**Texte fourni**
------------------------------------------------------------------------
Que l'idée de mise en scène utilisée alors et que la scène semblent trop simples ou faciles, comme tu le dis, ne me gêne pas. Ca va pour moi dans le sens de ce que le film a recherché. Oeuvre de pauvreté si tu veux, de maturité plus certainement (je vois très bien ce que tu veux dire par là, même si à mon sens il y réussit !), en tout cas tentative d'un retour à certaine essentialité du cinéma, en se coupant des détours inutiles.
PS :
Pour revenir au travail de Champetier, dont il est peut-être plus facile de parler (c'est concret), je te prendrais l'exemple de la prière au matin du jeune moine barbu, dont j'ai mis une photo, de plateau malheureusement, en page 1 :
. On a deux éléments : les rayons de soleil pur qui traversent le vitraux, et le naturel recherché de la photographie. Et bien je trouve qu'il y a un travail, un vrai, pour sortir ce rayon de soleil pur de son symbolisme mastodonte, de son lyrisme, du côté envahissant qu'il pourrait avoir sur la scène (qui nous demande, une énième fois, de nous concentrer sur le moine lui-même) - et ça va au-delà de gérer la surexposition sur la robe blanche... Je suis pas fan, habituellement, du travail des chef-op français et de leur lumière naturaliste, mais même si elle a l'air profondément détestable
, je suis toujours épaté par le boulot de Champetier, son tavail s'avérant toujours aussi mesuré et discret qu'intelligent. Sa façon de toujours faire passer l'équilibre de l'image, sa fonction dans la scène, avant une flamboyance qui viendrait mettre en avant ses talents de chef-op, est quelque chose que je trouve admirable.
------------------------------------------------------------------------
**Extraits de données**
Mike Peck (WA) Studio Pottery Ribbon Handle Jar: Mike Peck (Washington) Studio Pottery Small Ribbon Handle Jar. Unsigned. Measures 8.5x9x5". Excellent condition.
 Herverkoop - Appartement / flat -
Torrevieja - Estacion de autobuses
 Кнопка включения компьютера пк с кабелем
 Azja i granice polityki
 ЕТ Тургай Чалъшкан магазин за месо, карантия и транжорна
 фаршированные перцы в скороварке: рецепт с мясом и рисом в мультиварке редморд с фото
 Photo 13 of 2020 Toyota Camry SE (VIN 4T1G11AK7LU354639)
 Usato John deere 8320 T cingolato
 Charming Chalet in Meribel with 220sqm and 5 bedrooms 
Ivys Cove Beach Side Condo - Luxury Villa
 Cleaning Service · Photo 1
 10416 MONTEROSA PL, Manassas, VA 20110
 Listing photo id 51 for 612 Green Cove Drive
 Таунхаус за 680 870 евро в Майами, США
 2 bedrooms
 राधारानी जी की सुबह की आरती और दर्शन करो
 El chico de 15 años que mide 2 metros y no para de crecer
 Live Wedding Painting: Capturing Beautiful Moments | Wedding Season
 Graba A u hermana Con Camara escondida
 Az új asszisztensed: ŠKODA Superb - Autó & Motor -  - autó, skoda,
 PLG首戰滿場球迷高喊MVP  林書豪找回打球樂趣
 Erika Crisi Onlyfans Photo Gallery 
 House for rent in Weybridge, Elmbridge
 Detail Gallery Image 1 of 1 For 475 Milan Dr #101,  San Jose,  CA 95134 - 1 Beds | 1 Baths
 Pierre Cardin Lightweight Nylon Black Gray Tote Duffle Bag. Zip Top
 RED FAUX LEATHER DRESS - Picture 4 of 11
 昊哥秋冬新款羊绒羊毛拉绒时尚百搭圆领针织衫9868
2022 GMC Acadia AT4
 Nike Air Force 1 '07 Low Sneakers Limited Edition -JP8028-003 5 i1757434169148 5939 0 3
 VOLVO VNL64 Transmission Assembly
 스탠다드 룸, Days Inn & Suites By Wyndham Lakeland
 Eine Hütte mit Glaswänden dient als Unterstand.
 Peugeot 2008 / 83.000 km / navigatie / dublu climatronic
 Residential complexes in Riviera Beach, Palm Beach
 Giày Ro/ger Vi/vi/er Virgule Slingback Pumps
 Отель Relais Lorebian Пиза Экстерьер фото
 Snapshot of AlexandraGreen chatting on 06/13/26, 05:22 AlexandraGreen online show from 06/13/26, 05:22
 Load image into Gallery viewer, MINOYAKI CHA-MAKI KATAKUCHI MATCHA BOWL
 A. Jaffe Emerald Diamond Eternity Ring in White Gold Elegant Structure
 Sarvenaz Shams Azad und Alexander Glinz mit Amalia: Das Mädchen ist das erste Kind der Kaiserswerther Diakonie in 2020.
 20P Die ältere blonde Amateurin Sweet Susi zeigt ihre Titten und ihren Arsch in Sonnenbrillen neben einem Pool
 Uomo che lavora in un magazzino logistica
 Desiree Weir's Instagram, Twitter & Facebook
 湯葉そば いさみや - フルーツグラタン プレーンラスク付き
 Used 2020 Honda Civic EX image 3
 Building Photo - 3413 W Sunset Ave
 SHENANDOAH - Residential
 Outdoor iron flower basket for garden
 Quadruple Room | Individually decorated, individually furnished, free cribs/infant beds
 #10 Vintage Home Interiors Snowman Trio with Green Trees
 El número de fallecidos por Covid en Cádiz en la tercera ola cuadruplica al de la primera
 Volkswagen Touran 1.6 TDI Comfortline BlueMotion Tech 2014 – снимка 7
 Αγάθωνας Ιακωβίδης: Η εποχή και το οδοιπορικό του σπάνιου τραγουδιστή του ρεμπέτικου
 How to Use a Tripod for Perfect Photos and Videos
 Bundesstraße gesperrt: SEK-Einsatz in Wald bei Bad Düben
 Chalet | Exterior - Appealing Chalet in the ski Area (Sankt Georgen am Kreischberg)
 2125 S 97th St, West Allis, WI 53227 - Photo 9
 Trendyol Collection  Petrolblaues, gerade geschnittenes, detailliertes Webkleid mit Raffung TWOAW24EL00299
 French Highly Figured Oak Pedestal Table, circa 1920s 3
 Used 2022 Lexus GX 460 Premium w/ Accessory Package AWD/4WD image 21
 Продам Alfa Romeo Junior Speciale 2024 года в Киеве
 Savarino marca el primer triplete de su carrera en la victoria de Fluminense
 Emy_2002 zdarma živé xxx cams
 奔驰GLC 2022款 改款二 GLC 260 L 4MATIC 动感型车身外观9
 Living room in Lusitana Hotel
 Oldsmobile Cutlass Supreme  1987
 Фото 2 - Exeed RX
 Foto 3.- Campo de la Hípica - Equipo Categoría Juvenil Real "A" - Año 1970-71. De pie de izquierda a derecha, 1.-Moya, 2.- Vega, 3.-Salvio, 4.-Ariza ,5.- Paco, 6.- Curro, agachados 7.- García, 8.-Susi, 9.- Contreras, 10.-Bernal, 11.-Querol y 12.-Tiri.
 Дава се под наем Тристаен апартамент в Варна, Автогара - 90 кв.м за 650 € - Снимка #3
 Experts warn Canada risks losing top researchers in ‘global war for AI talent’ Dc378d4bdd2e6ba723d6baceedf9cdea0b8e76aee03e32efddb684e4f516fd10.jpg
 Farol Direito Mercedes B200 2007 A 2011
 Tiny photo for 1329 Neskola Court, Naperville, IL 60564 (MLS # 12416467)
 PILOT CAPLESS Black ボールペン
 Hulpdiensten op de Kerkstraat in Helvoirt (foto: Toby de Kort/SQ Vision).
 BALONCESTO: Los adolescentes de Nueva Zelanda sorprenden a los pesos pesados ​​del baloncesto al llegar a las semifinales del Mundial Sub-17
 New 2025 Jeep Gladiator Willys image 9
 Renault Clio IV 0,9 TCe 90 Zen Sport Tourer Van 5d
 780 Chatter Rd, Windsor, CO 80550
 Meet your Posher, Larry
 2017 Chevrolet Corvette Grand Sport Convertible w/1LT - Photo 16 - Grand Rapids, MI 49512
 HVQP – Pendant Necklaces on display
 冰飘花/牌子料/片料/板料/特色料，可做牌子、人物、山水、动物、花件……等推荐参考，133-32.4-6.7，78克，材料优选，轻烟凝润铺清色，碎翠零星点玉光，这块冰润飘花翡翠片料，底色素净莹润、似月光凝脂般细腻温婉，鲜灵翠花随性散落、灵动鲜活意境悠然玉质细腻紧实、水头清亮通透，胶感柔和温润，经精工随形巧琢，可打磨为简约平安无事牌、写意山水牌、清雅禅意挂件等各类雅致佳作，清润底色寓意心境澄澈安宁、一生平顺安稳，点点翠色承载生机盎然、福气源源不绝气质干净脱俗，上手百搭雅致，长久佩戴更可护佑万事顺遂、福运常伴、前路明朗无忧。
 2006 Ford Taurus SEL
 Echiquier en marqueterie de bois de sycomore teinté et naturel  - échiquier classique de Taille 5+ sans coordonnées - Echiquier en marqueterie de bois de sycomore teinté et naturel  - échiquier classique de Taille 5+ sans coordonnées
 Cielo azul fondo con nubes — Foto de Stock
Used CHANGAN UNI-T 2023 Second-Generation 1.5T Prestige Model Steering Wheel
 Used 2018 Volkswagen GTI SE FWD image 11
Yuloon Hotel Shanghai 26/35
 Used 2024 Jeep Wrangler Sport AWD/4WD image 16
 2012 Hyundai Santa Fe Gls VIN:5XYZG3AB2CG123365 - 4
------------------------------------------------------------------------
**Vos consignes**
D'après le texte fourni, de quel type est la photo de la prière au matin du jeune moine barbu placée en page 1 ? Appuyez-vous uniquement sur le texte fourni.

**Zone de réponse**
C'est une photo de plateau.